• DOCUMENT SECTION:
......

Once you have normalized all your dialog to that -11db to -10db range, you will most likely find a lot of undesirable background noise. This will vary from generic noise floor hiss, to crew talking in the background, or crew dropping things in the middle of a scene, or crew footsteps in the background during quiet scenes, or large motor vehicles driving by, or planes flying over head, generators or air conditioners kicking on, or even the mic cable not being taped to the boom and rattling against it… I think you get the picture. There is going to be a ton of stuff that you don’t want in your final mix. It is now your job to remove and clean up all this unwanted noise. Some of this you can do with careful gating and EQ, but if you are dealing with this level of clean up I strongly suggest getting a tool specifically made for this job. My favorite is iZotope RX Advanced. You can get the RX regular version, but if you are deep into restoration you are really going to want the advanced version. I wrote a review of it here. This software can make your life much much easier by quickly allowing you to edit out unwanted sound from dialog tracks.

ADR or Looping
After all your restoration work you may encounter some dialog that is just irreparable and completely unusable. You will have to get the actors into the studio to re-record their lines. This is called ADR (Automatic Dialog Replacement) or looping. This is a trick in itself as you need the new dialog to sync up with the lip movements on screen. I will write more about the process of ADR at a later date, but in summary, you will need a quiet studio, preferably a larger room to record in, a screen for the actor to watch the scenes on, and preferably a screen with the wave files visible to them as well.

Foley and sound design
Now that you have fixed all the problems with your dialog tracks, you can reward yourself by doing some Foley and sound design work. Make those fight scenes really grab your attention, add footsteps, doors closing, car and other vehicle sounds. Have fun in this section. You can record a lot or all of this yourself, or you can search for sound libraries on Google.

I would suggest that your max peak for your loudest effects be around -5db for the loudest stuff like explosions and gunshots, but mix to your preference.

And finally, mixing
Your dialog and sound effects are in place, soundtrack songs have been delivered, and your score has been dropped into the proper timeline, now you polish. I will talk about the levels to hit in the Mix Targets section below.

That is the basic run down of the task you are about to undertake.

......

• WHAT YOU WILL DO:
**A)** In the section on dialog cleanup and mixing, what does the abbreviation ADR stand for?
**B)** Gather each line of the records that contains the string "carefully", with case counting toward a match.

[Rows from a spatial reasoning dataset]
......

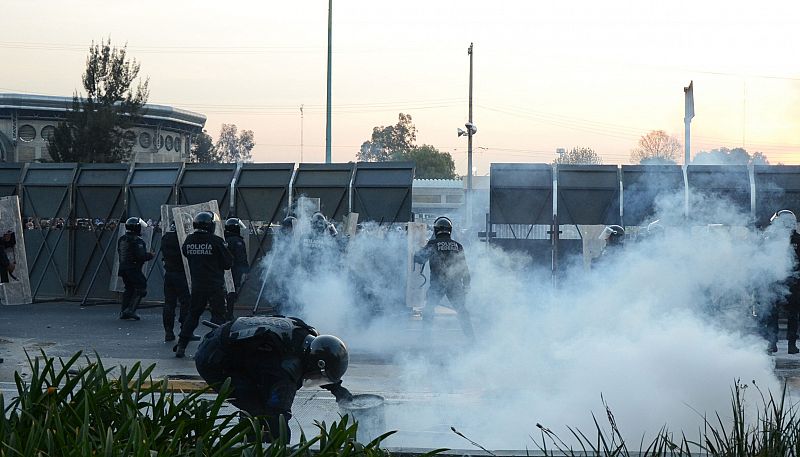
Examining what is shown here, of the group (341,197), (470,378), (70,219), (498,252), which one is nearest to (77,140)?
(70,219)

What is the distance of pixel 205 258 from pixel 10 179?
954 centimetres

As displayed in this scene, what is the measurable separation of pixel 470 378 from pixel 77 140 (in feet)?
84.9

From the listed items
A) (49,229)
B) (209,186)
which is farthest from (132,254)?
(49,229)

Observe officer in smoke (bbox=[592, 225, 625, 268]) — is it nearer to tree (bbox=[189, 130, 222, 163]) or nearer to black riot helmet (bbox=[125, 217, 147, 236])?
black riot helmet (bbox=[125, 217, 147, 236])

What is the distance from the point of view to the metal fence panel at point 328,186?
17.1 metres

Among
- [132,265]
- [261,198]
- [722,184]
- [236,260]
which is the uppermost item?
[722,184]

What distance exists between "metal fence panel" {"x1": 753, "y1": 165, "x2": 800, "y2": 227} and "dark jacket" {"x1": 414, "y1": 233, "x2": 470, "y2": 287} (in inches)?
272

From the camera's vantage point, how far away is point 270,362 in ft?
15.4

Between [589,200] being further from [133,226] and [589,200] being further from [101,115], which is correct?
[101,115]

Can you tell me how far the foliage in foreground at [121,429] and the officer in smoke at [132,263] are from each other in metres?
10.9

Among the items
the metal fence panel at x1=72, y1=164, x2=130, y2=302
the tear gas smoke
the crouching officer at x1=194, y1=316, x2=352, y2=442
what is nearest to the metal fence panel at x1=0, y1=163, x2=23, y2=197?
the metal fence panel at x1=72, y1=164, x2=130, y2=302

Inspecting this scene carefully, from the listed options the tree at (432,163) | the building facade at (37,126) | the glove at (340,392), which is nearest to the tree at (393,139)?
the tree at (432,163)

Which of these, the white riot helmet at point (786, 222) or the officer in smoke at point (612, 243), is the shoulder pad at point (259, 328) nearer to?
the officer in smoke at point (612, 243)

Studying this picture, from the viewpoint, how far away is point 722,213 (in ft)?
54.6
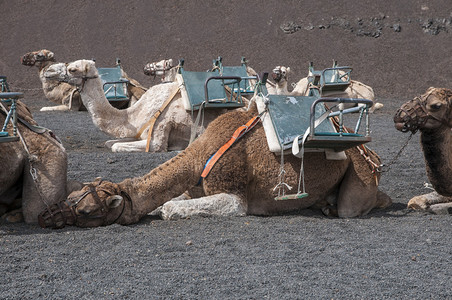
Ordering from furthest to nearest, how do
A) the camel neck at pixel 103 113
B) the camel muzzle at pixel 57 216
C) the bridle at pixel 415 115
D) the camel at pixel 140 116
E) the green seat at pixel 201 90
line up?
the camel neck at pixel 103 113, the camel at pixel 140 116, the green seat at pixel 201 90, the bridle at pixel 415 115, the camel muzzle at pixel 57 216

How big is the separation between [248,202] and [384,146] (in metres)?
5.61

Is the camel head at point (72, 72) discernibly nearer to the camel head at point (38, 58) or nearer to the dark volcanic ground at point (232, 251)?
the dark volcanic ground at point (232, 251)

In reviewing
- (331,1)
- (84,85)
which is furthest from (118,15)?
(84,85)

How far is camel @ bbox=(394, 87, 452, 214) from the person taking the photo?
575cm

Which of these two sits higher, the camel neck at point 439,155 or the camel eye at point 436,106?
the camel eye at point 436,106

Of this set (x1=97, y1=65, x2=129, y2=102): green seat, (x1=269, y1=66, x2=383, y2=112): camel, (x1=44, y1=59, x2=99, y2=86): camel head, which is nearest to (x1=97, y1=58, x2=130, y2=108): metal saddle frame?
(x1=97, y1=65, x2=129, y2=102): green seat

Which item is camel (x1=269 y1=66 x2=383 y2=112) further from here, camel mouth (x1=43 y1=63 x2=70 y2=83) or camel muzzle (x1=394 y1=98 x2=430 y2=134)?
camel muzzle (x1=394 y1=98 x2=430 y2=134)

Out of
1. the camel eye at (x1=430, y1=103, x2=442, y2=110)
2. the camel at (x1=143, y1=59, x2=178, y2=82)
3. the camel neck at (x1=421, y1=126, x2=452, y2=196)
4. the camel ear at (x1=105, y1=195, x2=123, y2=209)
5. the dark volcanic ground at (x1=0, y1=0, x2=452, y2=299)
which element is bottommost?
the dark volcanic ground at (x1=0, y1=0, x2=452, y2=299)

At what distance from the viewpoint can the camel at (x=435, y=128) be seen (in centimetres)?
575

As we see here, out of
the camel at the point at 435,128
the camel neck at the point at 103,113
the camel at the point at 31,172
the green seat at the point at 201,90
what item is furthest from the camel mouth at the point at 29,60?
the camel at the point at 435,128

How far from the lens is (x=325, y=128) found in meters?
5.99

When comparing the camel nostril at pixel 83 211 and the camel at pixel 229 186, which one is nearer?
the camel nostril at pixel 83 211

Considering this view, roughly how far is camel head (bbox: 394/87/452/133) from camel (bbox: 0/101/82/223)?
320 centimetres

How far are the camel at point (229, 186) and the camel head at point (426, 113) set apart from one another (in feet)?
2.24
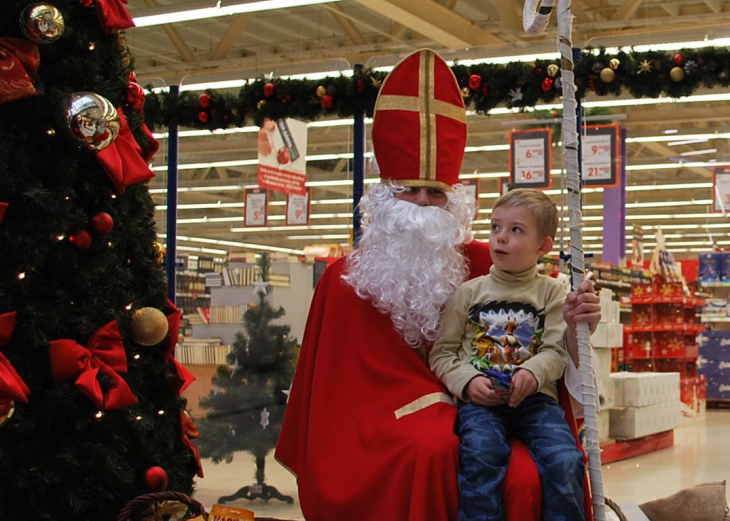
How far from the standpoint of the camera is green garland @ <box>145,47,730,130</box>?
5.11 m

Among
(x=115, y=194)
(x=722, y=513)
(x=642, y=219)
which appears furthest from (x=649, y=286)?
(x=115, y=194)

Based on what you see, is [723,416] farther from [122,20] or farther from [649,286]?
[122,20]

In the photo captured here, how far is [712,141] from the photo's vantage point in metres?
8.02

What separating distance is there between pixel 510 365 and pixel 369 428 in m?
0.42

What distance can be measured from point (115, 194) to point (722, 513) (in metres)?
2.28

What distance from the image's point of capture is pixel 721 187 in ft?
25.3

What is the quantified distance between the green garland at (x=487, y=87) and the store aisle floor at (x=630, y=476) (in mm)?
2232

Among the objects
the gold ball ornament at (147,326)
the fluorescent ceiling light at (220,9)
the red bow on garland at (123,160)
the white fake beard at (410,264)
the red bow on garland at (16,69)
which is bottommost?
the gold ball ornament at (147,326)

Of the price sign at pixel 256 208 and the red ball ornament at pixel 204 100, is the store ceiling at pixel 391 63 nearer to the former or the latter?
the price sign at pixel 256 208

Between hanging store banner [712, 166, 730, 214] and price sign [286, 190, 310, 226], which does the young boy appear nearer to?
price sign [286, 190, 310, 226]

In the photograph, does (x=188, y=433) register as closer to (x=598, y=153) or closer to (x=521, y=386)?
(x=521, y=386)

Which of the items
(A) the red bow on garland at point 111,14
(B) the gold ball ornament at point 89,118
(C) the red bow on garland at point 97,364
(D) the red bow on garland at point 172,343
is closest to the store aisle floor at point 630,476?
(D) the red bow on garland at point 172,343

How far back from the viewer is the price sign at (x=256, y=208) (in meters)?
7.07

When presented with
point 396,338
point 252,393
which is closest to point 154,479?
point 396,338
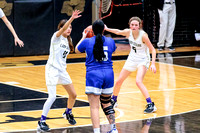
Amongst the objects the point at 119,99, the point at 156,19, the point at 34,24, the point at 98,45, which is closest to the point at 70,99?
the point at 98,45

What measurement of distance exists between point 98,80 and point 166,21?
10231 mm

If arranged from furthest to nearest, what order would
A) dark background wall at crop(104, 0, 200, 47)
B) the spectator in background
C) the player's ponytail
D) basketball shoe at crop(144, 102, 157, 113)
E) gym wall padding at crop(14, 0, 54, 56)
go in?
1. dark background wall at crop(104, 0, 200, 47)
2. the spectator in background
3. gym wall padding at crop(14, 0, 54, 56)
4. basketball shoe at crop(144, 102, 157, 113)
5. the player's ponytail

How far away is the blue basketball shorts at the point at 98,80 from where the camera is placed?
21.7ft

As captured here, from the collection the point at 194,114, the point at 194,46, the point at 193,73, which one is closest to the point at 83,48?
the point at 194,114

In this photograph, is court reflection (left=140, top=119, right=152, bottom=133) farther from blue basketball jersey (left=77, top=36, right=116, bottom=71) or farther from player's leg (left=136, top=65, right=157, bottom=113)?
blue basketball jersey (left=77, top=36, right=116, bottom=71)

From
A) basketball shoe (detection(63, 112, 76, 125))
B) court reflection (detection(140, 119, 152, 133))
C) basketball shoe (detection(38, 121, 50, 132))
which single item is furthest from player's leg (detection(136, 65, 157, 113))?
basketball shoe (detection(38, 121, 50, 132))

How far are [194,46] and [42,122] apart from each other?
11.6 meters

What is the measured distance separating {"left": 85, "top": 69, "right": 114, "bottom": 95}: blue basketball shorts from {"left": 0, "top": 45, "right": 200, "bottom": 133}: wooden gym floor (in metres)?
0.93

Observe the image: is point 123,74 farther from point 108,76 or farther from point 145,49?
point 108,76

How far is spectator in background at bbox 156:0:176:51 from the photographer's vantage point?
53.6 ft

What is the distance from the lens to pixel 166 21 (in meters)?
16.5

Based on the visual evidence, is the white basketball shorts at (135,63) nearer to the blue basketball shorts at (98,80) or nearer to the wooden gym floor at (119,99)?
the wooden gym floor at (119,99)

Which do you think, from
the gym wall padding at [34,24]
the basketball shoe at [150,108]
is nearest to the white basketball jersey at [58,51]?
the basketball shoe at [150,108]

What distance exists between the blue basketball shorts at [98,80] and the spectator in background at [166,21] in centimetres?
1001
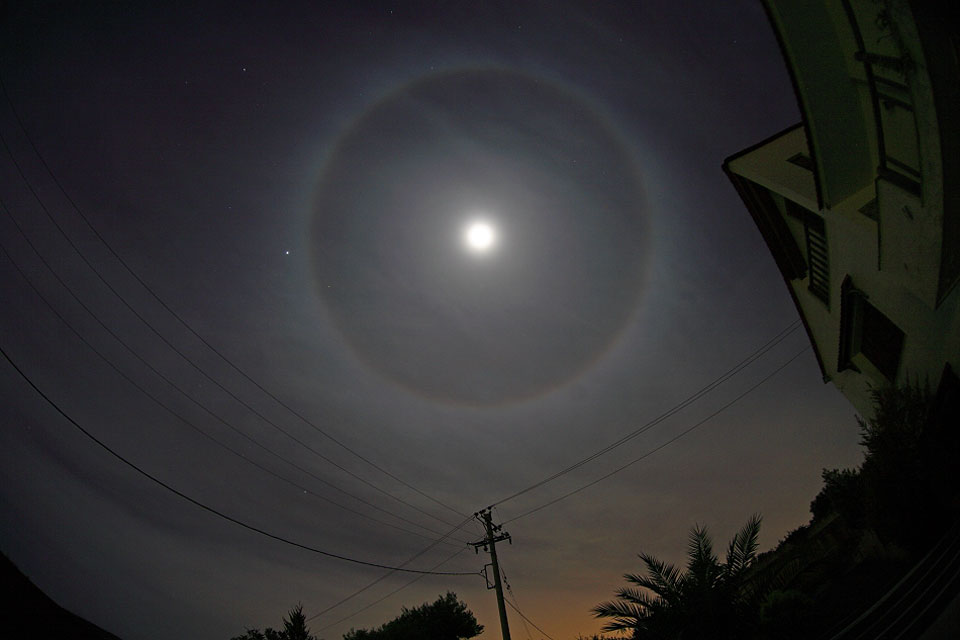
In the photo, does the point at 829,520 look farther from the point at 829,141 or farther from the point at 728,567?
the point at 829,141

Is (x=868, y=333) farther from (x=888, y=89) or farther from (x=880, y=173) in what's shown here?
(x=888, y=89)

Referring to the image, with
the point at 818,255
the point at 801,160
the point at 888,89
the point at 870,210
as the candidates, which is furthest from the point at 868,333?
the point at 888,89

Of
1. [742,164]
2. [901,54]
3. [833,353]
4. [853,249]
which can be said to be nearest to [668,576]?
[853,249]

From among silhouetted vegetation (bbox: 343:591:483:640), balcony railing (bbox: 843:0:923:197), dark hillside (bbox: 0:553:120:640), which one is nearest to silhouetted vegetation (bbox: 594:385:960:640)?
balcony railing (bbox: 843:0:923:197)

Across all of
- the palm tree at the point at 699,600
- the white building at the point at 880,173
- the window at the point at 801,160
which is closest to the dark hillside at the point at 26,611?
the palm tree at the point at 699,600

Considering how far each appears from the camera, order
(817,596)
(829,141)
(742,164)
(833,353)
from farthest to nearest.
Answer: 1. (833,353)
2. (742,164)
3. (817,596)
4. (829,141)
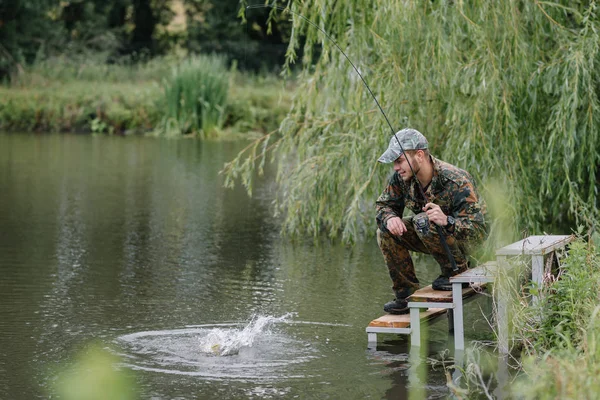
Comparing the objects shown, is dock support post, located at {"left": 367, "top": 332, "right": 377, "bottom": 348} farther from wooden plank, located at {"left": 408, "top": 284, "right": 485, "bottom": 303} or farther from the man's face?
the man's face

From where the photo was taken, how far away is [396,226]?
6.40 metres

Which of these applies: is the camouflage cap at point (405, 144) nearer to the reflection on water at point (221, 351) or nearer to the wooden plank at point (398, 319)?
the wooden plank at point (398, 319)

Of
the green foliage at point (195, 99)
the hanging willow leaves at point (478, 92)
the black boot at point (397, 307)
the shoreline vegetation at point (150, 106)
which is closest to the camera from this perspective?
the black boot at point (397, 307)

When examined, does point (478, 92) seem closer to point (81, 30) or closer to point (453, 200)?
point (453, 200)

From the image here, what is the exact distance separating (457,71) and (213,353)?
3.63 meters

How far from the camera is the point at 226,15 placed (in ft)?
129

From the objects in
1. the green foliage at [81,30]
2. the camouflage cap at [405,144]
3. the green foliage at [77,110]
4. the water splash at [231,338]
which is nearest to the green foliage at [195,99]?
the green foliage at [77,110]

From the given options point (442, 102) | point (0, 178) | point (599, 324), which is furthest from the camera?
point (0, 178)

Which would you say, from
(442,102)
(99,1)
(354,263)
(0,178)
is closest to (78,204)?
(0,178)

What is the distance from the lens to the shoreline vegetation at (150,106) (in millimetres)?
26078

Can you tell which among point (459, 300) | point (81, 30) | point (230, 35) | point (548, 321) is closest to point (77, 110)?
point (81, 30)

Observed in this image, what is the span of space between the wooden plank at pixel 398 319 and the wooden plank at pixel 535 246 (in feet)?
2.04

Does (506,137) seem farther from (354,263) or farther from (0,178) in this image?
(0,178)

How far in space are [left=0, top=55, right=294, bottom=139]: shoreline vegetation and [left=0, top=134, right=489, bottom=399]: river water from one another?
11087mm
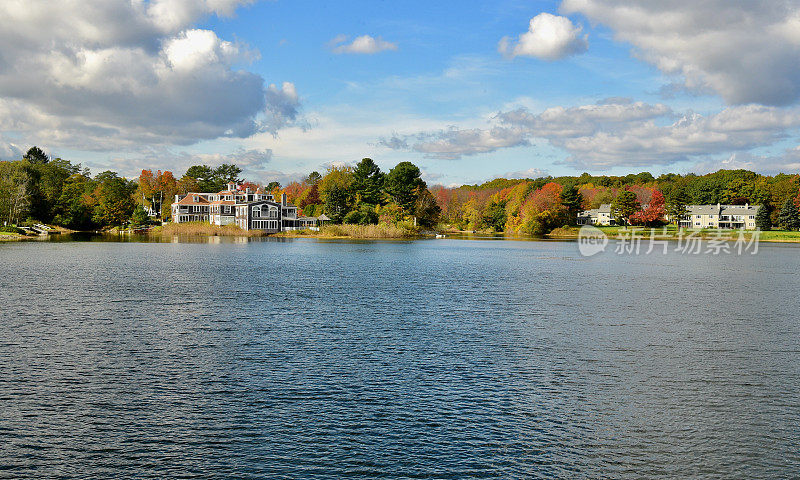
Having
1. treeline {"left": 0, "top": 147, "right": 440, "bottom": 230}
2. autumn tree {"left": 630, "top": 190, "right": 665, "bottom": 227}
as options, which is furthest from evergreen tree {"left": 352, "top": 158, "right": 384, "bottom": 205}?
autumn tree {"left": 630, "top": 190, "right": 665, "bottom": 227}

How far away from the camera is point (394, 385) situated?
17062mm

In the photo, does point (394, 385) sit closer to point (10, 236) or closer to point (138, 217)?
point (10, 236)

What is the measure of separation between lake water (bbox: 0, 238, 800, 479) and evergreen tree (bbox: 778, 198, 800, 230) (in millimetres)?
110747

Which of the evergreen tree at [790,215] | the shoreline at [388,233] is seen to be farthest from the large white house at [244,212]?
the evergreen tree at [790,215]

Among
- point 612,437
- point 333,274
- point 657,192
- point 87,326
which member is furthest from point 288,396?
point 657,192

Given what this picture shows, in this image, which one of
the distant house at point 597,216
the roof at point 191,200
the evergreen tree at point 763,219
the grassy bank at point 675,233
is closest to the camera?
the grassy bank at point 675,233

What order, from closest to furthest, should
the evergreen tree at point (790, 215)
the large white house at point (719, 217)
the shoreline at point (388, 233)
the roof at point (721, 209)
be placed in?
1. the shoreline at point (388, 233)
2. the evergreen tree at point (790, 215)
3. the roof at point (721, 209)
4. the large white house at point (719, 217)

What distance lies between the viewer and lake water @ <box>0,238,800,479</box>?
1208 centimetres

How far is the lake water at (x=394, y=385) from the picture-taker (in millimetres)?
12078

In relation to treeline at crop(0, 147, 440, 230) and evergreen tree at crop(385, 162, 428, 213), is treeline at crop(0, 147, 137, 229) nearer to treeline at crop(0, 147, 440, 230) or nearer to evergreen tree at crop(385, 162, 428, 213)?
treeline at crop(0, 147, 440, 230)

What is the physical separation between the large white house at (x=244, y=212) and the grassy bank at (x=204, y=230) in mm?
3590

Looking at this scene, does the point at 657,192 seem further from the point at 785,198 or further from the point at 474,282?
the point at 474,282

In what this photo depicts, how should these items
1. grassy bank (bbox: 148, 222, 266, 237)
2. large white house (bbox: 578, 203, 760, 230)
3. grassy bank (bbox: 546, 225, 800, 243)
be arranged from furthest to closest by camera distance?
large white house (bbox: 578, 203, 760, 230)
grassy bank (bbox: 148, 222, 266, 237)
grassy bank (bbox: 546, 225, 800, 243)

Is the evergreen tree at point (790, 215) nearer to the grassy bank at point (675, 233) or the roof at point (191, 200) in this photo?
the grassy bank at point (675, 233)
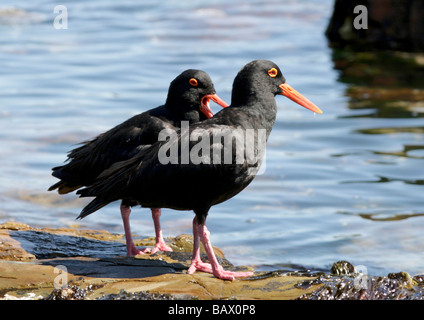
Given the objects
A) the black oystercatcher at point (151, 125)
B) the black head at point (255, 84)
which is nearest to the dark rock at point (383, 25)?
the black oystercatcher at point (151, 125)

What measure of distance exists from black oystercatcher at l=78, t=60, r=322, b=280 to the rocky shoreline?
24 cm

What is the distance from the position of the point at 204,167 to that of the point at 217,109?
807 centimetres

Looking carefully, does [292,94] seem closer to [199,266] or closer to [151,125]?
[151,125]

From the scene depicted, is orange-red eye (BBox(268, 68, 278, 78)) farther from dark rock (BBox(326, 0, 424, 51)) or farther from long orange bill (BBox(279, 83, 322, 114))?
dark rock (BBox(326, 0, 424, 51))

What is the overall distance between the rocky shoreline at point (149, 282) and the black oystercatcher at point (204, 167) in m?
0.24

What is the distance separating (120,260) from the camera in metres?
6.04

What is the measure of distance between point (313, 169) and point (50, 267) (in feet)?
21.1

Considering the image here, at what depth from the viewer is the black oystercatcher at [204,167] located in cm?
555

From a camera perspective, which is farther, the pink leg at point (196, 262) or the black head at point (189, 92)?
the black head at point (189, 92)

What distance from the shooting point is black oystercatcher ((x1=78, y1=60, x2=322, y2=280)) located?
219 inches

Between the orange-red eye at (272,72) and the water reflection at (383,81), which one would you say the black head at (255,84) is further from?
the water reflection at (383,81)

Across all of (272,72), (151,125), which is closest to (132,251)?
(151,125)

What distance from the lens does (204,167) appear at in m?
5.54

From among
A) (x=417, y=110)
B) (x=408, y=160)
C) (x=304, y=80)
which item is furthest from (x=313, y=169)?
(x=304, y=80)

......

• RESPONSES BY TASK:
**A)** Automatic Dialog Replacement

**B)**
Inspecting this scene carefully, from the listed options the tree at (432,163) | the building facade at (37,126) | the glove at (340,392), which is nearest to the tree at (393,139)?
Looking carefully, does [292,94] seem closer to [199,266] or closer to [151,125]?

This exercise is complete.